Since 9/11, notes Spear, some 120 American Chemistry Council (ACC) members have invested over $2 billion upgrading security at their plants. While Congress met in committee, the ACC members installed cameras and access systems. In fact, a comprehensive security plan and an approved security system is part of the requirement for ACC membership.

At the Honeywell plant, over $3 million was invested in security, helped by a $1 million TSA Waterways grant, plus another $400,000 security grant received by one the companies co-located at the facility with Honeywell. Over 50 cameras went up. An extensive perimeter security system was developed. Radar was used to spot water-based threats on the Mississippi River. A robust access control system was put in place, and tied in with cameras, personnel management and the visitor system. Security was integrated directly into the processes systems -- the systems that the chemists and engineers use to control the reactions at the plant. Not only were there lots of eyes watching, but, now, the chemists watching the chemicals weren't separated from the security staff watching for threats.

"If a truck bomb came through the gate, it would need to go through several layers to get to a sensitive site," explains Honeywell's government affairs representative Chris Spear. "But the fact that the process folks in the middle of the plant see that happening immediately, they take precious time to take action and begin shutting the plant down to avoid a catastrophic event."

But while many of the U.S. chemical plants, such as Honeywell's plants, are ACC members, many in Washington worry about the plants that aren't ACC members. They're the ones that may seem to fly a bit under the radar, even while producing serious chemicals that would earn them a Tier 1 or Tier 2 rating (Tier 1 is the most serious of the ratings and includes plants that produce chemicals like chlorine gas, hydrofluoric acid and other dangerous products).

Now, it seems that a perfect storm has moved in that could push chemical plant security into the future -- for all plants, not just the proactive ones like Honeywell's Geismar location. All of a sudden, you have legislation in the Senate and the House and public support from the Department of Homeland Security and President Bush, and that alignment of the stars, so to speak, could finally allow some bills to become law.

"I think there is finally a consensus that we need to be securing these facilities," says Spear, a former Assistant Secretary of Labor who closely tracks Washington goings-on for Honeywell. According to Spear, the new consensus isn't appearing out of thin air. Senate, House and DHS representatives have had hearings and toured plants like the Geismar location to learn what ACC members are doing.

The new Senate bill, introduced by Senator Susan Collins (R-Maine), titled "Chemical Facility Anti-Terrorism Act of 2005" and better known as S.2145, would require new regulations for chemical plants. It would essentially be a bill of "oversight," where regulations enforced by the DHS would require specific criteria for different levels of chemical plants. The legislation smartly uses a risk-based approach, and would base those regulations on an individual plant's risks. Far from specifying how to use technology, the bill requires a security vulnerability assessment and a security plan and emergency response developed based on that that assessment.

To understand where the technology line is drawn, it's easy to look back to Honeywell's Geismar plant, where the company is using global positioning satellite technology to track vehicles transporting the chemicals after they leave the plant. It may seem obvious, but if the plant is hardened and a batch of dangerous chemicals departs the plant on an untracked and unsecured vehicle, then there really has been no great improvement in terms of security.

But the new bills really don't address issues of security beyond the plant's gates or technology issues like GPS-based asset management.

"The legislation is pretty vague in that respect," says Spear, who adds that the bill defers that judgment and regulation to the Department of Homeland Security, which is authorized by the bill to create regulations on issues such as those.

What you need to do: Retype the chemical plant security passage above, everything from "The new Senate" down to "that that assessment.".

Supplied information:
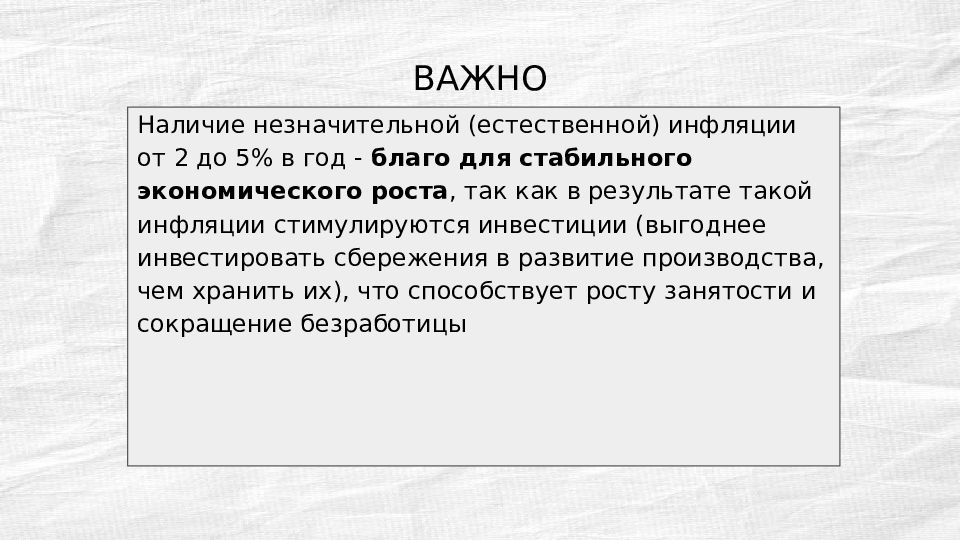 ВАЖНО

Наличие незначительной (естественной) инфляции от 2 до 5% в год - благо для стабильного экономического роста, так как в результате такой инфляции стимулируются инвестиции (выгоднее инвестировать сбережения в развитие производства, чем хранить их), что способствует росту занятости и сокращение безработицы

The answer:
The new Senate bill, introduced by Senator Susan Collins (R-Maine), titled "Chemical Facility Anti-Terrorism Act of 2005" and better known as S.2145, would require new regulations for chemical plants. It would essentially be a bill of "oversight," where regulations enforced by the DHS would require specific criteria for different levels of chemical plants. The legislation smartly uses a risk-based approach, and would base those regulations on an individual plant's risks. Far from specifying how to use technology, the bill requires a security vulnerability assessment and a security plan and emergency response developed based on that that assessment.